The pièce de résistance here is Wishbone (1977), an 11-foot-tall arch of redwood recalling its title or perhaps a pair of giant legs. It’s also an ideal introduction to Blunk, showing off his restraint, his ability to use a crack or other abnormality for his own ends. He smoothed most of its surface to a fine sheen but left some sections untouched, making it appear as if the sculpture is still emerging from the raw material, still part of the outside environment. The juxtaposition between the rough-hewn and carefully rendered passages makes its subtle details – a curving slope here, a tiny ledge there – all the more enthralling. In the gallery a sliver of light pierces a minute hole in one craggily lower section, though it’s impossible to know if it’s the work of Blunk or nature.

When Blunk was operating in an exuberant mode, an alluring air of Surrealism pervades, but never dominates, his creations. Madonna #1, a wild array of bends in blonde myrtle or laurel burl, suggests a form in an Yves Tanguy painting or a guffawing duck-billed animal. (The Surrealist painter Gordon Onslow Ford, whom Blunk also met via Noguchi, was a friend and neighbour.) A huge eucalyptus table of c. 1985–94, with a grey stone jutting through its top, reveals a smorgasbord of surprises as you walk around it: sly shifts in texture and lead inlay treated to resemble worn leather. (It was commissioned by the painter Sam Francis.) Mr. Peanut (1973–76), meanwhile, is a sleek, revolver-shaped hunk of redwood and bishop pine – about 4 feet long – with a rather lustful character. Debate with a friend how many phalluses are visible.
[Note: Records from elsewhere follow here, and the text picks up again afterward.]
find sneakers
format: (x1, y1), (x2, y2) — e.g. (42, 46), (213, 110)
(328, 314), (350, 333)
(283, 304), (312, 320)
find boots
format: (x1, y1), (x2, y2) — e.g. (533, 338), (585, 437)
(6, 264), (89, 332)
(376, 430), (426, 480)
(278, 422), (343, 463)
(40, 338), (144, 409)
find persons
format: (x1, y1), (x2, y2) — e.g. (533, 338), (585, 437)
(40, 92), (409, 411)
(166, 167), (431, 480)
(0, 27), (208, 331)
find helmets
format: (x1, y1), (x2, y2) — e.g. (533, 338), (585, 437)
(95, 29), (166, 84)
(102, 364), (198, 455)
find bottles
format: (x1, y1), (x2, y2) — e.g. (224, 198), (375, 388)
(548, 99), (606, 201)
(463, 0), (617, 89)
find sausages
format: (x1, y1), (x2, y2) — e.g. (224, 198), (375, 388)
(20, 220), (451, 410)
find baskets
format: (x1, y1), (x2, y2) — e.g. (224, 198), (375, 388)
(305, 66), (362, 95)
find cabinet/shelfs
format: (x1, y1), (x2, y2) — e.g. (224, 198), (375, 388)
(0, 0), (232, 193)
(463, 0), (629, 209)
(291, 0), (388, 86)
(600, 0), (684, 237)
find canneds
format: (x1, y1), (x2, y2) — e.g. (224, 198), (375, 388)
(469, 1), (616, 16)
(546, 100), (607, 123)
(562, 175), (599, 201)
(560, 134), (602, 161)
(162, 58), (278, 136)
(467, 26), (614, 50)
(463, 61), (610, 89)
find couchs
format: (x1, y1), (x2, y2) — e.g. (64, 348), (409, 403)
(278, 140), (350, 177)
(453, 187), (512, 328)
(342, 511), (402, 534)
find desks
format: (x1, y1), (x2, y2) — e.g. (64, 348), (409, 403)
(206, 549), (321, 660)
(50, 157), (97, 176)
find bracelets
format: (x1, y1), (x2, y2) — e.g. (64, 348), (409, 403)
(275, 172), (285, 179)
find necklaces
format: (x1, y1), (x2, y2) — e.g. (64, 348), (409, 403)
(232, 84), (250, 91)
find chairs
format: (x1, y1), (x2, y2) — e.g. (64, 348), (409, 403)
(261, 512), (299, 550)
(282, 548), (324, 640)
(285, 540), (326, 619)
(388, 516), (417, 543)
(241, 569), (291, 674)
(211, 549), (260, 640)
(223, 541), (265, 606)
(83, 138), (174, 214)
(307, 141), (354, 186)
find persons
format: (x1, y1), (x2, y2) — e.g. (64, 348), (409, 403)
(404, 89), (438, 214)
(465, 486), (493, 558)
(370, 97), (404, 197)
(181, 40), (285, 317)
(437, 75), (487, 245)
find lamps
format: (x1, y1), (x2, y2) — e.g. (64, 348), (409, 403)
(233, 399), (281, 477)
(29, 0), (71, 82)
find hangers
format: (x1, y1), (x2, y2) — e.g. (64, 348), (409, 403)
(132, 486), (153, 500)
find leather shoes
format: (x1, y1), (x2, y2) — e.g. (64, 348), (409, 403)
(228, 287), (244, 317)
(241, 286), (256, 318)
Madonna #1 (1973–77), JB Blunk.

Madonna #1 (1973–77), J.B. Blunk. Photo: Diego Flores; courtesy J.B. Blunk Collection and Kasmin

Blunk adorned the handful of ceramics on view at Kasmin with just a few drippy marks: blue circles or lines, yellow shading, the odd hit of gold. Tantric paintings may come to mind, or the loosest pictures of Ha Chong-Hyun and his Dansaekhwa peers. These works evince the sensation of an artist having a very good time. You will want to see more of them.

And so, mercifully, there is an essential new book, edited by Blunk’s daughter, Mariah Nielson, and the design collective Åbäke, which includes photographs of Blunk’s art, the artist working with his chainsaw and the home he built, piece by piece, in the woods, as well as illuminating texts, including a Lucy Lippard essay and a biographical overview by Louise Allison Cort, curator emerita of ceramics at the Freer/Sackler Galleries in Washington, D.C., that charts his path and describes that fateful encounter in Tokyo.

Ceramics by J.B. Blunk. Courtesy J.B. Blunk Collection and Kasmin

What would have happened if Blunk had not met Noguchi? One suspects that he would have still found a way forward. He was clearly indefatigable, always on the hunt for new ways to experiment with the materials he salvaged. (Though, as it was, it was not always easy for him: in a 1970 ABC documentary profile, posted on Kasmin’s site, he talks about having contemplated suicide, rejecting it only thanks to his drive to keep working.)

Today, success for artists too often requires following a predictable trajectory (credentials from certain schools, the approval of select curators, an instantly recognisable brand), which encourages conformity. Blunk’s life and art propose a profoundly different approach, crossing disciplines, mediums, and continents. The surfaces of some of his objects are still rough. They have also proved to be enduring.

‘JB Blunk’ is at Kasmin, New York, until 7 November.